# Roubaix trick-out: your thoughts?



## rcnute (Dec 21, 2004)

I want to jazz up my '05 Roubaix Elite somewhat. I replaced the seatpost with a white carbon model and it looks cool. What do all y'all recommend? Photos of your own trick ensembles appreciated.


----------



## blandin (Jan 9, 2005)

Just upgraded my Allez Pro to DA 10 speed this weekend and added a bit of a trick out via the 240 gram titanium nitride coated KMC X10SL chaing in Gold.


----------



## N2GLOCK (Jun 25, 2004)

Your bike should be a very personal item so therefore I don't think that anyone should recommend anything to you as far as "tricking" your bike out. You need to look and see what's out there as far as upgrades and customize your ride to your liking. I have a 2004 Roubaix27 that I have owned since new. Until I wash it and post a picture I'll tell you what I've done.

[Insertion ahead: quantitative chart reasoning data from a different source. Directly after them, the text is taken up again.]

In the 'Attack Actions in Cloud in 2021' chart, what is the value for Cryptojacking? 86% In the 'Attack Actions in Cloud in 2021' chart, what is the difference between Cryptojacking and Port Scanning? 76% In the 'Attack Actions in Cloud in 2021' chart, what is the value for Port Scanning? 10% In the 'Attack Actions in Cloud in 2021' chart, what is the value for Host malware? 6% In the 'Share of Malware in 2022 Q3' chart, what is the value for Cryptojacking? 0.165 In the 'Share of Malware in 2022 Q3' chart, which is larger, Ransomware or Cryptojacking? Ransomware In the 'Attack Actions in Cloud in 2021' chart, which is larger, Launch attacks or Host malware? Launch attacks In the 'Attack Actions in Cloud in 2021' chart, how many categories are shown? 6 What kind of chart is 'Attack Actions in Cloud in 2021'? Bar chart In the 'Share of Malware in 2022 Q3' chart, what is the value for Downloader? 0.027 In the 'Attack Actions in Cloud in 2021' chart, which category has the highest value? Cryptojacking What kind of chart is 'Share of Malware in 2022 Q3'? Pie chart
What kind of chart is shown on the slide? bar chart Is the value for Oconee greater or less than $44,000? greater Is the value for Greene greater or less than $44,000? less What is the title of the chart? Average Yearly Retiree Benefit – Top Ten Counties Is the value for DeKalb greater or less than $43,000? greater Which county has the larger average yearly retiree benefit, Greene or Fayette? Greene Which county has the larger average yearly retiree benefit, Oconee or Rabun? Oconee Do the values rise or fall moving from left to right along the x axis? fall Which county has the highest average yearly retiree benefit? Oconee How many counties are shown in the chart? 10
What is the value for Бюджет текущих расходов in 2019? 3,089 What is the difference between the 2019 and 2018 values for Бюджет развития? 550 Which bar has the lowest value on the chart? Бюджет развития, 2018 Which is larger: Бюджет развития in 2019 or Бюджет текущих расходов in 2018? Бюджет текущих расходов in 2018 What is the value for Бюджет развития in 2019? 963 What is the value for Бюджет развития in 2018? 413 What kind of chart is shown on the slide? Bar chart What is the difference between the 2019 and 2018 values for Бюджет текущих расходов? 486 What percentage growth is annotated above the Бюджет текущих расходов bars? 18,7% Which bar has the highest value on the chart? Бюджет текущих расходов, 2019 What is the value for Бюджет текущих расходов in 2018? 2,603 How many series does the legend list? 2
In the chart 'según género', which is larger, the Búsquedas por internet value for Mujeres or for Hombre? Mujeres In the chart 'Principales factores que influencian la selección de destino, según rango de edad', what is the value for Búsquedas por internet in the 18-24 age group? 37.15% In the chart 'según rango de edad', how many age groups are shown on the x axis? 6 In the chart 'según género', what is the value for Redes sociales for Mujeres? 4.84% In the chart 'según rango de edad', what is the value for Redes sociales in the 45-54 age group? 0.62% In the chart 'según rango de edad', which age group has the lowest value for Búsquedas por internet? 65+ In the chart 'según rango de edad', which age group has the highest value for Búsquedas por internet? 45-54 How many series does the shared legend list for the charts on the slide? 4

Replace Alex wheels with Mavic Ksyrium Equipe
" Pave seatpost with FSA SL-K
" Specialized saddle with Sella Italia Flite
" aluminum seat binder with carbon fiber
" 105 cassette, chain and BB with Ultegra
" plastic rear DR pulleys with aluminum
" Specialized stem with Ritchey WCS
" Specialized stem top cap with FSA to match headset
Installed pump and carbon bottle holders
Installed Polar CS-200 computer with cadence option
Covered grey "S" on steer tube with a red "S"
Tastefully added some other stickers here and there

Hope this helps!


----------